··· TEKS BACAAN

Tulisan ini dimaksudkan untuk menceritakan keteladanan H. Agus Salim. H Agus Salim dikenal sebagai salah satu tokoh perjuangan nasional. Seorang diplomat ulung dan disegani, namun sangat sederhana dan sangat terbatas dari sisi materi.
Oleh : Zulfikri (Pembina Rumah Baca TerasSharing)
Pimpinan itu menderita. Kalau kata pepatah Belanda kuno, "Leiden is lijden!". Diartikan secara bebas, memimpin adalah menderita. Pepatah kuno Belanda itu dikutip oleh Mohammad Roem (Diplomat, Wakil Perdana Menteri, dan Menlu Indonesia yang dikenal luas melalui Perjanjian Roem-Roijen) dalam tulisannya yang berjudul "Haji Agus Salim, Memimpin adalah Menderita".
Tulisan itu dimaksudkan untuk menceritakan keteladanan H. Agus Salim. H Agus Salim dikenal sebagai salah satu tokoh perjuangan nasional. Seorang diplomat ulung dan disegani, namun sangat sederhana dan sangat terbatas dari sisi materi. Jika dicermati, ungkapan tersebut sangat sarat makna. Memimpin adalah amanah bukan hadiah. Memimpin adalah sacrificing, bukan demanding. Memimpin adalah berkorban, bukan menuntut.
Di Muhammadiyah, kita sering mendengar lagu lama yang terus diputar tentang kesederhanaan. Keteladanan tokoh terbesar yang sering diceritakan adalah KH. Abdul Rozak (A.R) Fachruddin atau yang lebih akrab disapa Pak AR, pemimpin PP Muhammadiyah terlama dalam sejarah (1968-1990).
Sosok teladan yang lahir di Pakualaman, Yogyakarta pada 14 Februari 1916 dari pasangan K.H. Fachruddin dan Maimunah binti K.H. Idris Pakualaman itu benar-benar mengabdikan sebagian besar hidupnya untuk memajukan umat Islam melalui organisasi Muhammadiyah.
Di Muhammadiyah, Pak A.R bekerja dari bawah. Ia pernah menjadi guru di sepuluh lebih sekolah Muhammadiyah, menjadi Ketua Pemuda Muhammadiyah, ketua ranting, ketua cabang, ketua wilayah, hingga akhirnya menjadi Ketua Pimpinan Pusat (PP) Muhammadiyah. Pak A.R tercatat sebagai pemimpin PP Muhammadiyah terlama dalam sejarah (1968-1990).

······

• TUGAS ANDA
Alihkan kalimat "Memimpin adalah amanah bukan hadiah." dari teks bacaan ke dalam bahasa Inggris.

··· KUMPULAN BARIS

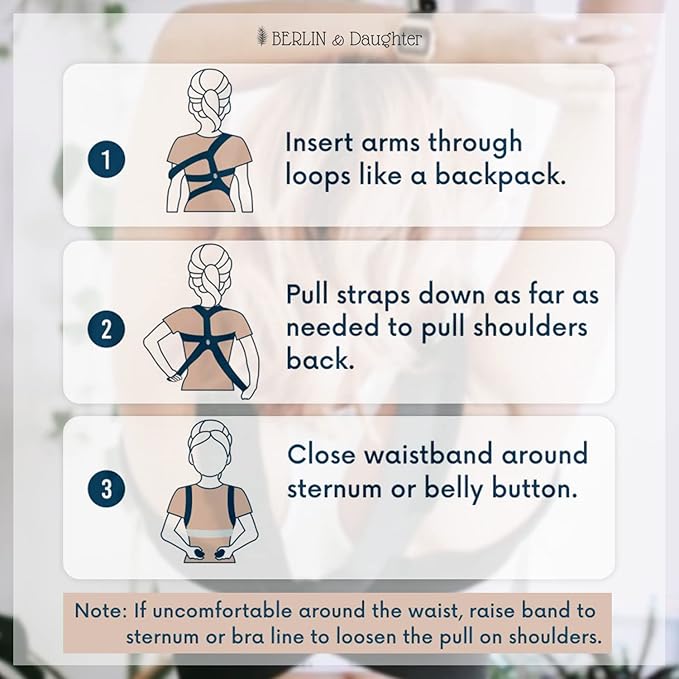 BERLIN & Daughter

1

Insert arms through loops like a backpack.

2

Pull straps down as far as needed to pull shoulders back.

3

Close waistband around sternum or belly button.

Note: If uncomfortable around the waist, raise band to sternum or bra line to loosen the pull on shoulders.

······

• HASIL LATIHAN
Leading is a trust, not a gift.